Sayıştay Dairesi Başkanlığı, İzmir Büyükşehir Belediyesi’nin 2024 yılına ait denetim raporunu kamuoyuna açıkladı. Raporun en dikkat çeken bölümlerinden biri, önceki dönemden devralınan ve yargı süreçlerine de konu olan kooperatif eliyle yürütülen kentsel dönüşüm modeli oldu.
“Büyükşehir Belediyesi Tarafından Protokolle Şirketine Verdiği Kentsel Dönüşüm İşinin Şirket Tarafından Kanuna Aykırı Olarak Protokolle Kooperatiflere Devredilmesi” başlıklı bulguda, kentsel dönüşüm alanlarının yapım işlerinin alt yüklenici niteliğinde kooperatiflere aktarılmasında mevzuata aykırı uygulamalara yer verildiği tespit edildi.
Raporda, İzbeton AŞ eliyle yürütülen projelerin, 4734 sayılı Kamu İhale Kanunu kapsamında olmayan kooperatiflere devredildiği ifade edildi. Denetim sonuçlarında şu değerlendirme yer aldı: “Büyükşehir belediyesi ile şirket arasında imzalanan protokollerin ‘Devir’ başlıklı maddelerinde, idarenin yazılı izni olmadan protokollerin devredilemeyeceği ve devir alacak taraflarda da ilk protokoldeki şartların aranacağı belirtilmiştir. Ancak şirket tarafından bu protokoller, belediyeden alınmış herhangi bir izin olmaksızın kooperatiflere devredilmiştir.”
Raporun devamında, İzbeton yönetiminde bulunan belediye başkanı ve genel sekreterin, denetim ve kontrol süreçlerinde yetkilerini kullanmadıkları vurgulandı. Sayıştay, inşaatların gecikmesi nedeniyle oluşabilecek kamu zararının belirlenmesini ve sorumlular hakkında hukuki işlem başlatılmasını önerdi.
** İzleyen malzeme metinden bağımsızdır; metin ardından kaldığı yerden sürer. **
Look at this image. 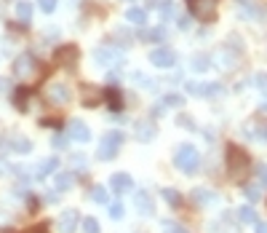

Denetim raporunda ayrıca, “Tüzel kişiliği adına kayıtlı arsası bulunmayan kooperatiflerin müteahhitlik yetki belgesi alması ve bu kapsamda yapı müteahhitliği sorumluluğunu üstlenmesi mümkün değildir” ifadesiyle hukuki çerçeveye dikkat çekildi. Örnekköy’de yürütülen projelerde ruhsatlarda yapı müteahhidi olarak İzbeton AŞ, yapı sahibi olarak ise Büyükşehir Belediyesi’nin yazıldığı belirtildi. Kendi arsası bulunmadığı için müteahhitlik belgesi alamayan kooperatiflerin bu sorumluluğu devralmasının mümkün olmadığı, bu nedenle İzbeton’un SGK nezdinde kendi sicili altında alt yüklenici numarası açarak süreci yönetmeye çalıştığı aktarıldı.
Bu çerçevede, devralan kooperatiflerin hukuken müteahhitlik işini yürütmelerinin mümkün olmadığına işaret edildi. Denetçiler, Örnekköy 3. ve 4. etap kentsel dönüşüm projelerinde ciddi gecikmeler bulunduğunu, 2024 ortası itibarıyla tamamlanması gereken bu etaplarda fiziki ilerleme oranlarının sırasıyla yüzde 19,24 ve yüzde 32,09’da kaldığını tespit etti.
Raporda, İzbeton’un yönetim kurulu üyelerinin — belediye başkanı, genel sekreter ve üst düzey yöneticiler — hem belediye hem şirket yönetiminde yer aldıkları halde denetim görevini yerine getirmedikleri belirtildi. Bu durumun sonucu olarak işlerin mevcut haliyle teslim alınmasına karar verildiği, 22 Temmuz 2024 tarihi itibarıyla İzbeton ile kooperatifler arasındaki sözleşmelerin sonlandırıldığı kaydedildi.
Sayıştay, kamu idaresinden gelen cevabi yazıda, 6306 sayılı Afet Riski Altındaki Alanların Dönüştürülmesi Hakkında Kanun kapsamında İzbeton AŞ ile imzalanan protokollere ilişkin sürecin devam ettiğinin bildirildiğini ancak, oluşan zararlar ve sorumlular hakkında herhangi bir hukuki işlem başlatıldığına dair bilgi verilmediğini açıkladı.
Raporun sonuç kısmında, İzbeton AŞ’ye verilen kentsel dönüşüm alanlarının kooperatiflere devrinin 6306 sayılı Kanun’a aykırı olduğu vurgulandı. Belediyenin denetim ve kontrol yetkisini kullanmamasının hak sahiplerinin mağduriyetine yol açtığı, kira yardımlarının sürdüğü ve projelerin öngörülen takvime göre çok geride kaldığı ifade edildi.
Sayıştay, İzmir Büyükşehir Belediyesi’ne açık çağrıda bulunarak, uğranılan zararın tespit edilmesini, sorumlular hakkında gerekli yasal sürecin başlatılmasını ve benzer uygulamaların tekrarlanmaması için etkin denetim mekanizmalarının hayata geçirilmesini istedi.
“Protokolle İzbeton AŞ’ye verilen kentsel dönüşüm alanlarına ait yapım işinin, belediyenin bilgisi dâhilinde olmasına rağmen kanuna aykırı şekilde kooperatiflere devredilmesi; kontrol ve denetim yetkisinin kullanılmaması, kamu zararına yol açabilecek niteliktedir. Bu nedenle ilgili kişiler hakkında gecikmeksizin hukuki süreç başlatılmalıdır.” ifadeleriyle rapor tamamlandı.